Spring has returned to the Atlantic seaboard. As usual, it has come too late for my taste. Weekends in April here mean something very different. Outdoor happy hours, beginning on Friday, merging seamlessly into sunny workless days. For yuppies in their mid-20s, an extension of college but without homework, really.
Weekends at home begin on Thursday nights. I have many memories of spending the first few hours of the weekend riding the bus in a dirty uniform, waking only to realize it is my stop. Then, scrambling to get off the bus, hoping nothing has been left behind, like a backpack… or a gun.
However, Israeli weekends in the warmer months are much more than that. Friday mornings, sitting outside a cafe on Rothschild, watching the world stroll by, one cannot help but feel relaxed. And the afternoons just feel different. It is a rush of preparation, but in some way, is still relaxing.

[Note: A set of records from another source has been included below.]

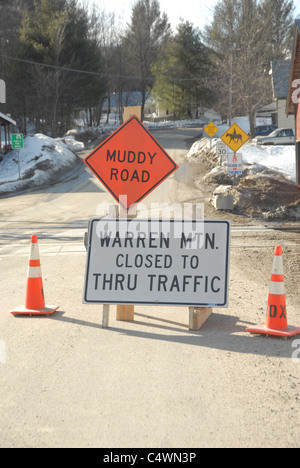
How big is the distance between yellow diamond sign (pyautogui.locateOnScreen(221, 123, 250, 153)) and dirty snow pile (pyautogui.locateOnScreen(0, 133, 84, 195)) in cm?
1380

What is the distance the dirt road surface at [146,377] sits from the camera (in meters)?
3.96

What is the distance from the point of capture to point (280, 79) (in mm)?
45656

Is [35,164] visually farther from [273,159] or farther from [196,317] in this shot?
[196,317]

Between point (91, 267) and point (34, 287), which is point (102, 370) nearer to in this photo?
point (91, 267)

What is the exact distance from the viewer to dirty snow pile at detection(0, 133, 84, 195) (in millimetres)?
32688

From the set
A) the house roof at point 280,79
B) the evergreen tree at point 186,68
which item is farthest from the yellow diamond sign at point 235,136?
the evergreen tree at point 186,68

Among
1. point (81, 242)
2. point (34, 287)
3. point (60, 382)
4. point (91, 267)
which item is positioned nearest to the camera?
point (60, 382)

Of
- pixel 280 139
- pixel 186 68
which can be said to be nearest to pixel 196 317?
pixel 280 139

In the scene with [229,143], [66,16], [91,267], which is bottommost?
[91,267]

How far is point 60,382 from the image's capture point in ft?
16.2

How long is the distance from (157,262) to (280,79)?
4219 cm

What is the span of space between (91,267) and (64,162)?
32.0 m

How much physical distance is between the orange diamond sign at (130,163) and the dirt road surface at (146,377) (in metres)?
1.63

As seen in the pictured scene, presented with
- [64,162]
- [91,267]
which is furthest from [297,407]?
[64,162]
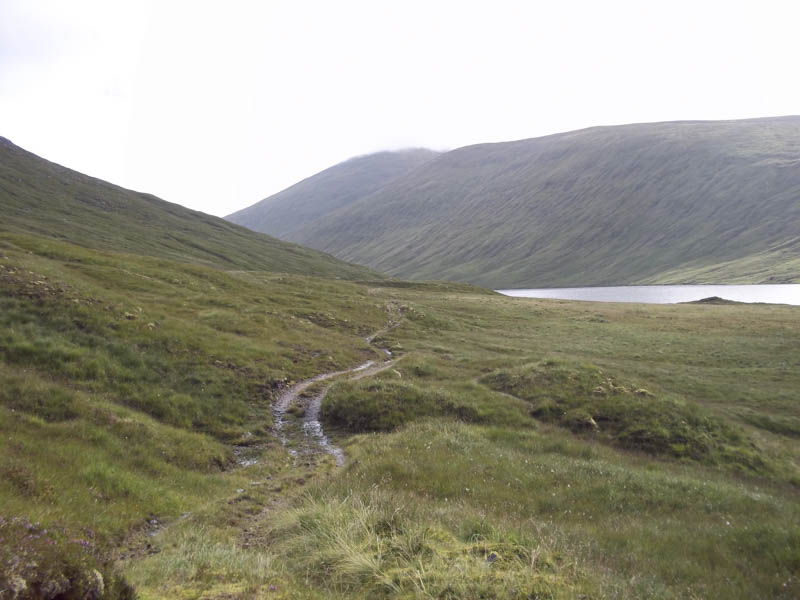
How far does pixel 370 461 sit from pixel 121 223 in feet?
422

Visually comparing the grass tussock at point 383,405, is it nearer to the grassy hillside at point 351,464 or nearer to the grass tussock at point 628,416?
the grassy hillside at point 351,464

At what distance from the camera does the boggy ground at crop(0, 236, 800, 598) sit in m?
8.38

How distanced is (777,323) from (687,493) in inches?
2665

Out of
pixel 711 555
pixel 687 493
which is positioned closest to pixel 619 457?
pixel 687 493

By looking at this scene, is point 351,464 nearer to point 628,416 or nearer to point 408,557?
point 408,557

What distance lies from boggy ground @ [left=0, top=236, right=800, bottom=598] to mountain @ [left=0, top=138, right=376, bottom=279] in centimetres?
5715

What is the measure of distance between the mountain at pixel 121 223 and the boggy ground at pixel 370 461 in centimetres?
5715

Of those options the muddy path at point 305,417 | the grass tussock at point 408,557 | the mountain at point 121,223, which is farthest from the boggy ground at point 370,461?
the mountain at point 121,223

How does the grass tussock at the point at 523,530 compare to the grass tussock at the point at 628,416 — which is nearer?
the grass tussock at the point at 523,530

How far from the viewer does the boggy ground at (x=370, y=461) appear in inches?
330

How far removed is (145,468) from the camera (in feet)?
48.7

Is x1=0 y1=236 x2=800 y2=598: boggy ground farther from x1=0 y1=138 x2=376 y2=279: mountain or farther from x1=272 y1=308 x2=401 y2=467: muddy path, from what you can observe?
x1=0 y1=138 x2=376 y2=279: mountain

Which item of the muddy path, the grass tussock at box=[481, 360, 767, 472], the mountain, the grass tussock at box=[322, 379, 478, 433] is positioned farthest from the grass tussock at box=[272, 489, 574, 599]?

No place is more chaotic, yet perfectly symbolizes a day of rest than the shuk in Jerusalem only a few short hours before Shabbat.
Sunny days on the East Coast are uplifting, but seem rather meager compared to the piercing rays of the eastern Mediterranean sun. The sensation of those rays is an enlivening one, albeit one that does not last very long when my feet are shackled in army boots. Yet, here, even on the sunniest of days, a sharp breeze can send shivers down my spine, somehow feeling more cold than refreshing.
The final day of the week, even in Israel’s capital of secular life is still a day of true rest. Where else do people sit on balconies, a warm breeze working its way from the west, eating Jahnun and Cholent at the same table? Nevertheless, I am rather far from that for now, and I don’t quite understand the obsession with shopping, and practically devoting a day to this ritual, on a weekly basis.
My familiarity with Tel Aviv’s Saturday nights is limited, but it is very different in Jerusalem from its western version. Despite, or perhaps because of, the day’s importance, with nightfall Jerusalem is transformed. The streets fill with weekend revelers, drinking as if on vacation.
Sundays are a sore point for most Israelis who hail from the western world. A day’s worth of freedom – lost. The feeling, late on a Saturday night, that the weekend is not yet over, is like winning a small jackpot, week after week.
One day soon, spring will again mean sipping an americano while forgetting about troubles everywhere for a few short minutes, but still missing Sundays. Hopefully, though, it will not mean falling asleep on a bus with a rifle between my legs, hoping to wake up in time and not miss my stop.